General Electric Co GE-N on Tuesday trimmed its full-year profit forecast after reporting a decline in third-quarter earnings, primarily due to higher warranty and related reserves at its renewable energy business.
The company, however, reported much higher-than-expected free cash flow. Its quarterly revenue also topped Wall Street’s estimates.
GE’s shares were down about 1.8 per cent at $72.02 in midday trade.
The company, which is in the process of breaking up into three companies, is facing challenges at its onshore wind business. The unit, which is the largest of GE’s renewable businesses, has been battling higher raw material costs due to inflation and supply-chain pressures.

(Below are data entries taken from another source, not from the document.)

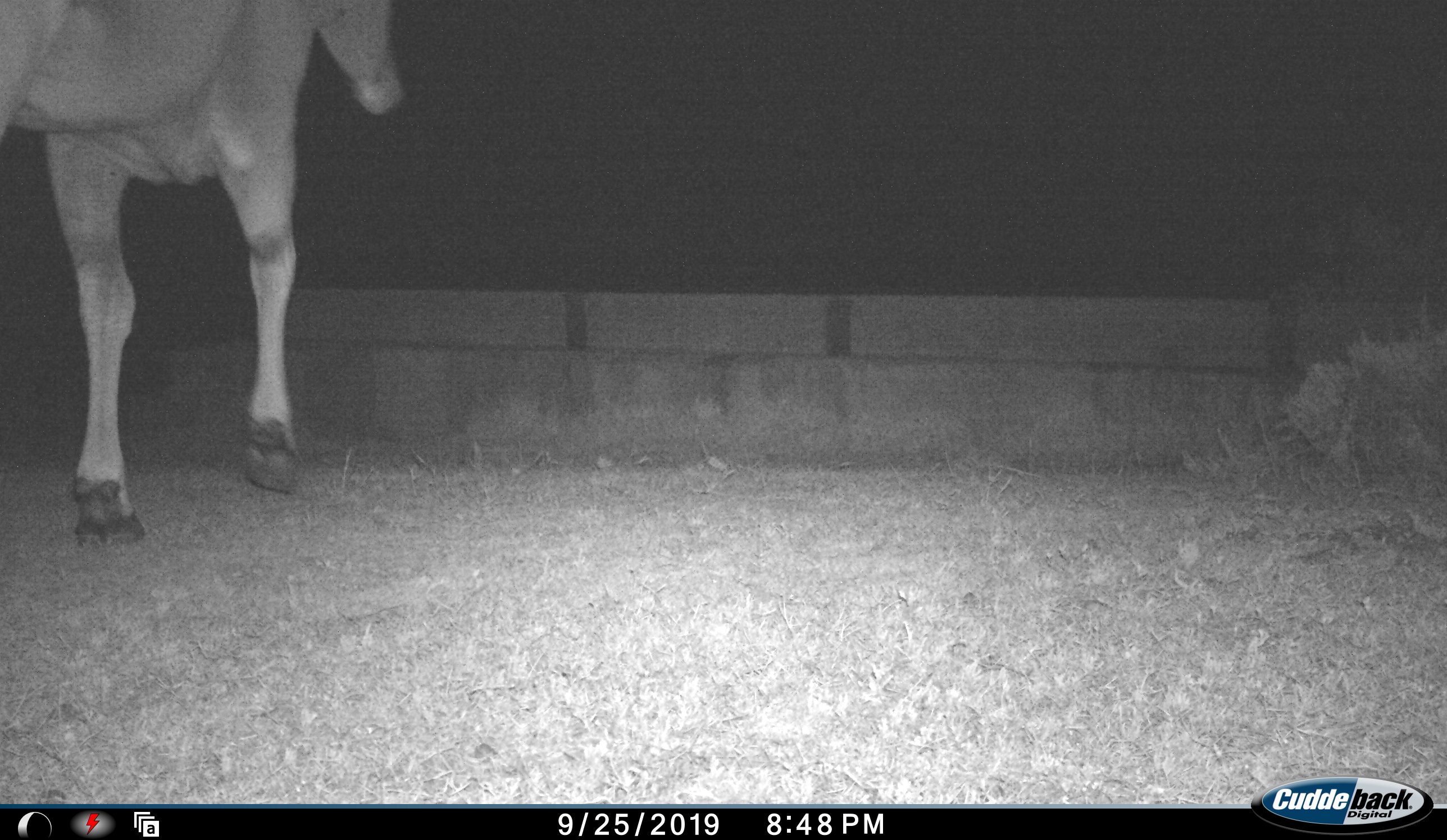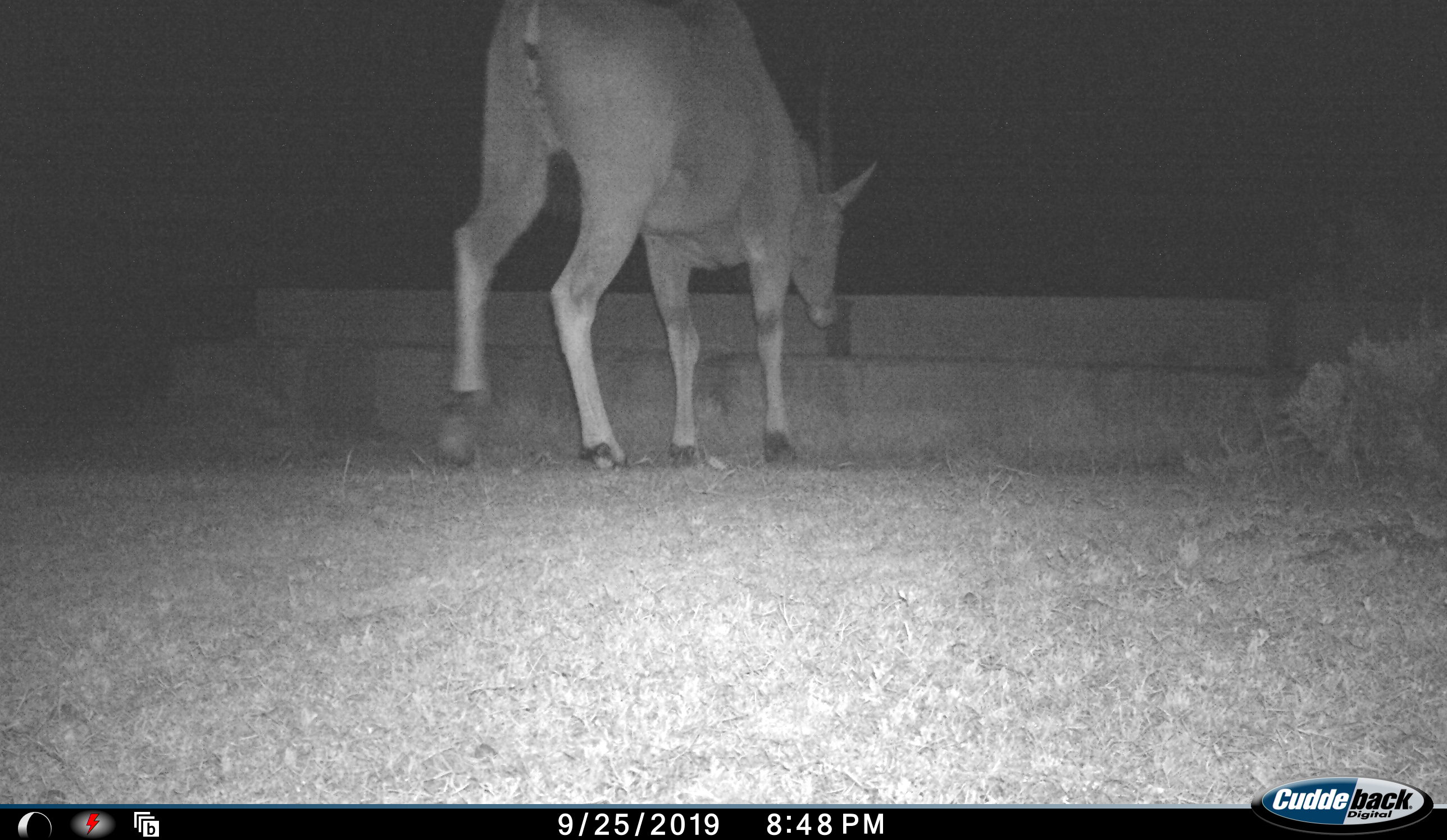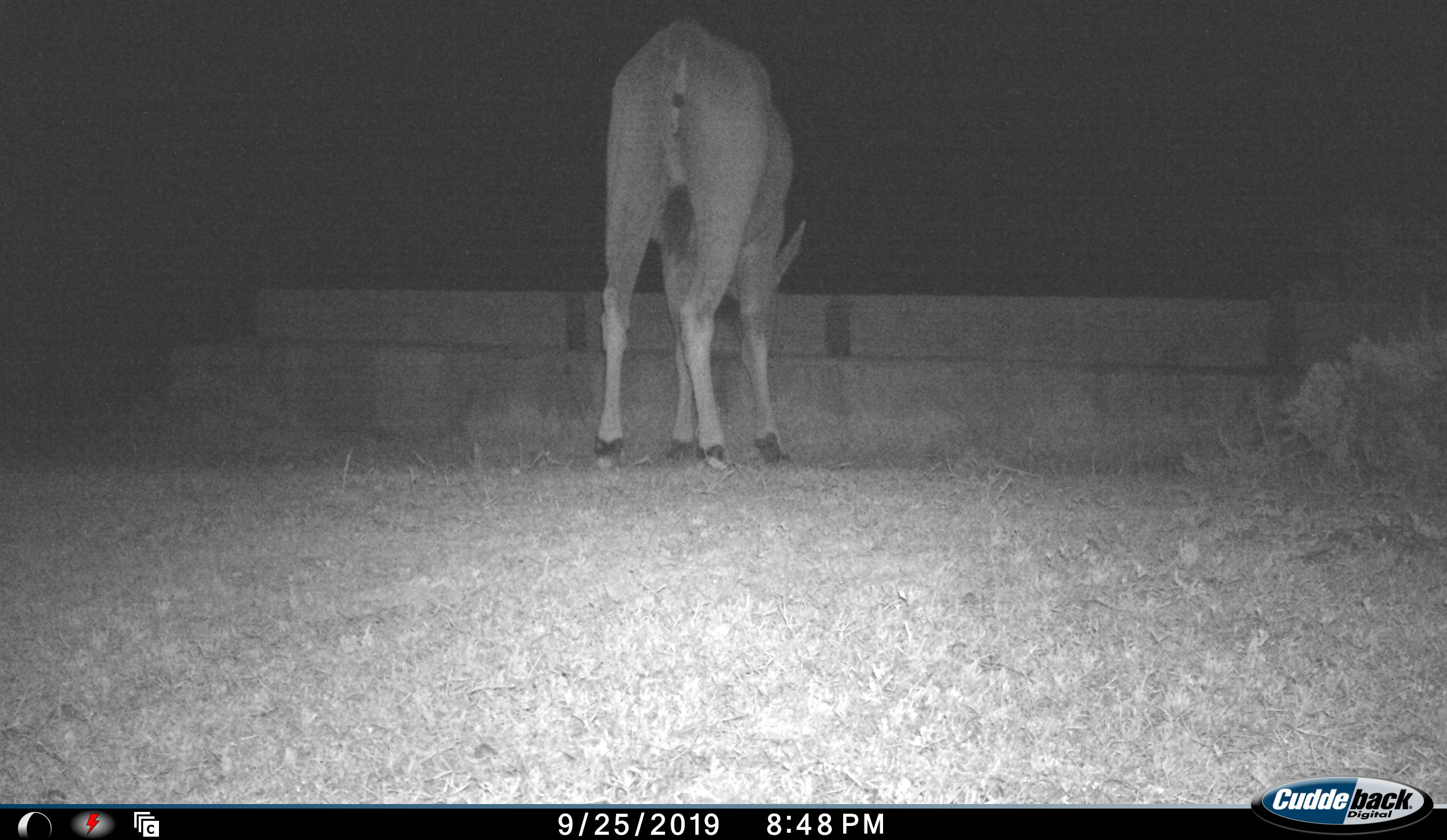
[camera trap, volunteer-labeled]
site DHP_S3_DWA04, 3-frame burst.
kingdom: Animalia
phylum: Chordata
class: Mammalia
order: Artiodactyla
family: Bovidae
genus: Tragelaphus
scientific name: Tragelaphus oryx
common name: eland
Eland (Tragelaphus oryx), count 1. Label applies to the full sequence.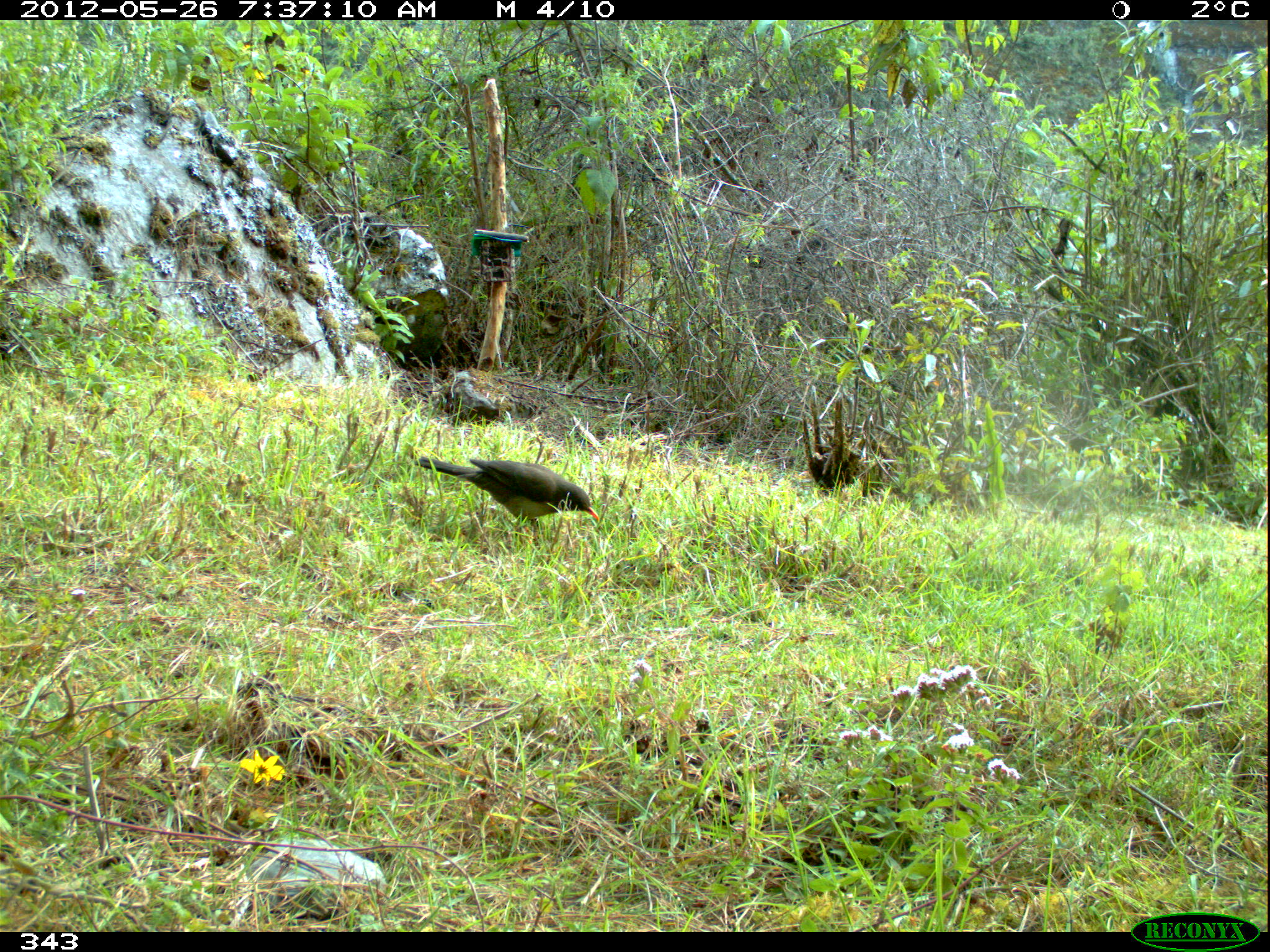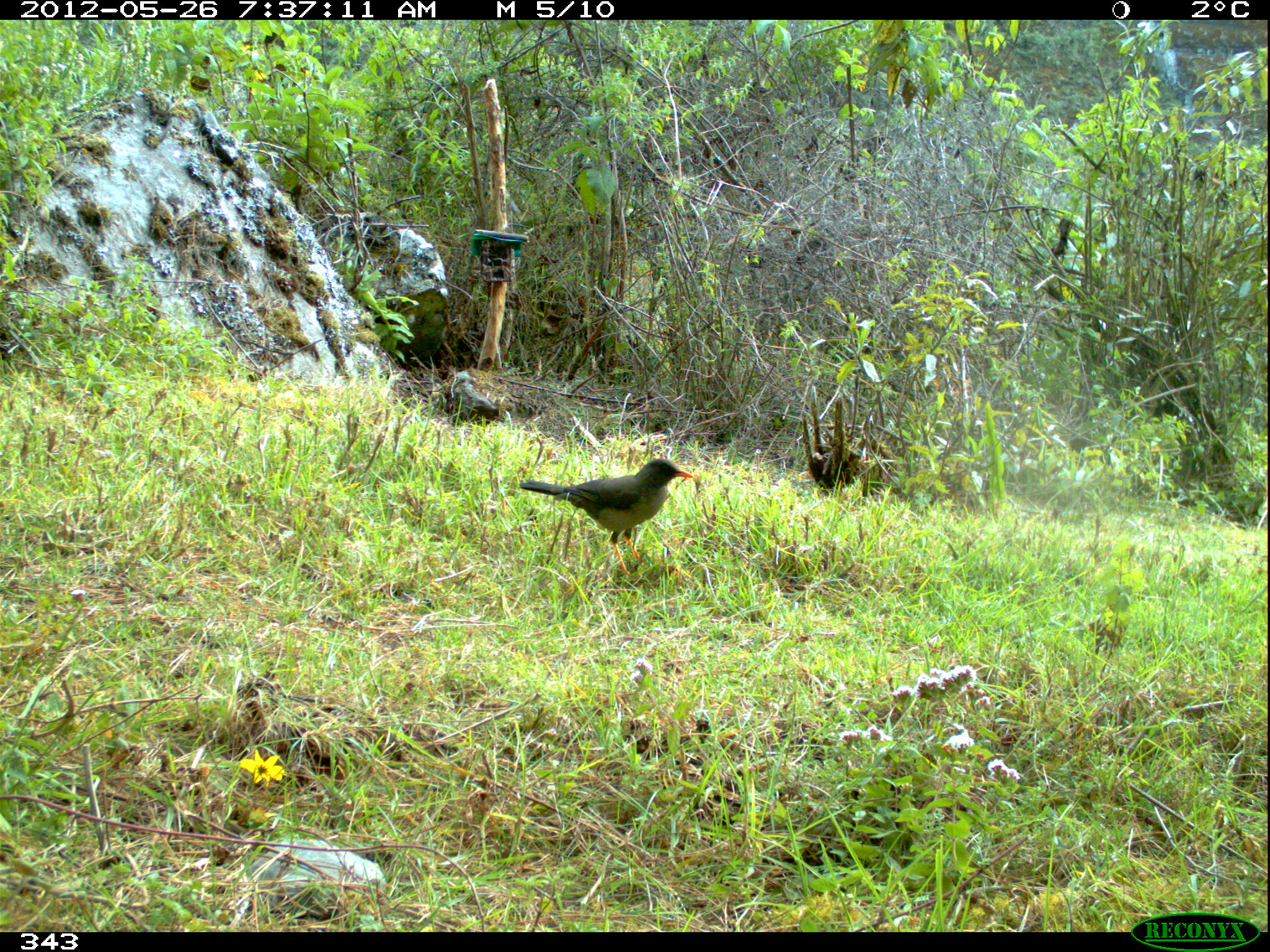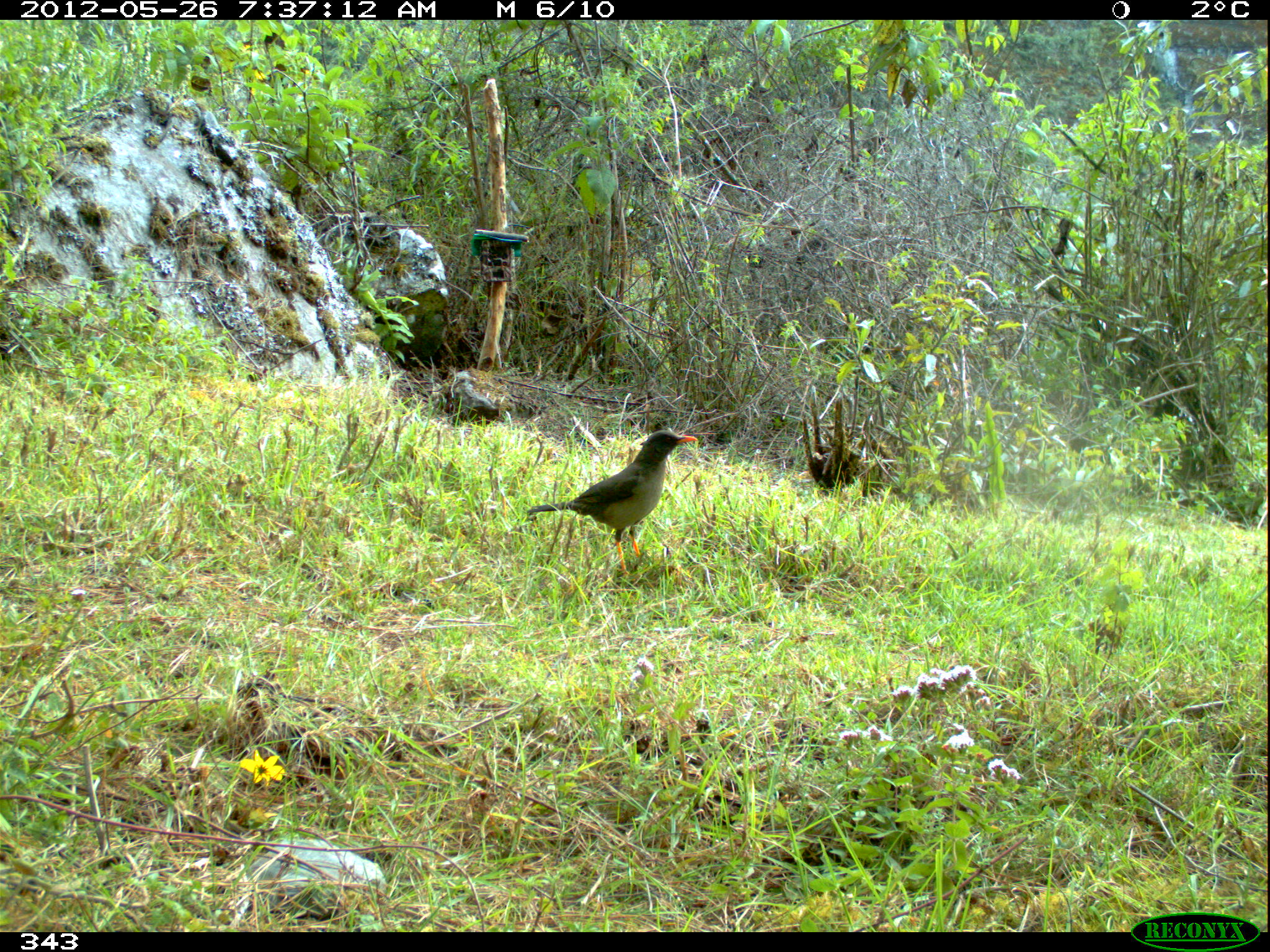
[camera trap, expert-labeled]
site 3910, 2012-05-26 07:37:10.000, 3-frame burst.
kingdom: Animalia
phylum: Chordata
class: Aves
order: Passeriformes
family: Turdidae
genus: Turdus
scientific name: Turdus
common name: true thrushes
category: turdus sp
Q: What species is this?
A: Turdus sp (true thrushes) (Turdus).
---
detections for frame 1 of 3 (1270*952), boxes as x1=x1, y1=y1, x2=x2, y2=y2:
turdus sp: x1=413, y1=455, x2=599, y2=544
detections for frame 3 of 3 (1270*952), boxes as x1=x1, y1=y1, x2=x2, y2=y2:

In the United States, which has been GE’s most profitable onshore wind market, policy uncertainty following the expiry of renewable electricity production tax credits last year has hurt demand, contributing to a 15 per cent year-on-year drop in renewable energy revenue in the September quarter.
Chief Executive Larry Culp said onshore wind is “the battleground” for the company as it aims to make its renewable business profitable in 2024.
Although the restoration of the tax credit for wind projects in the United States is expected to give a boost to demand in medium to long-term, GE expects renewable energy losses of about $2-billion this year.
“Near term, customers continue to defer investments into the future,” Chief Financial Officer Carolina Dybeck Happe said on earnings call.
The company will reduce global head count at its onshore wind unit by about 20 per cent as part of a plan to restructure and resize the business. In an interview with Reuters, Culp said the cuts will take place over the next 12 months.
The restructuring will also affect jobs at its renewable energy unit’s headquarters, he said.
As it prepares to split into three independent businesses, GE is looking to slash corporate costs. The company said corporate restructuring along with cuts at renewable energy business will cost $1.3-billion and generate $950-million in annualized savings.
GE said it is seeing “early signs” of improvement in supply-chain problems and is getting better at passing along the increased costs to customers.
Still, supply-chain and macro pressures shaved off 4 percentage points from its overall revenue in the September quarter.
GE reiterated that demand at its aviation unit is expected to remain strong, resulting in more than 20 per cent revenue growth. The company reported double-digits increase in jet engine deliveries since the second quarter.
The Boston-based industrial conglomerate now expects adjusted profit in 2022 in the range of $2.40 to $2.80 per share, compared with $2.80 to $3.50 estimated earlier.
It reported an adjusted profit of 35 cents a share, lower than a profit of 53 cents a share last year. Excluding a $500-million warranty and related reserves at its renewable energy business, quarterly profit would have been 75 cents a share.
Free cash flow in the September quarter came in at $1.19-billion, much higher than its previous estimate.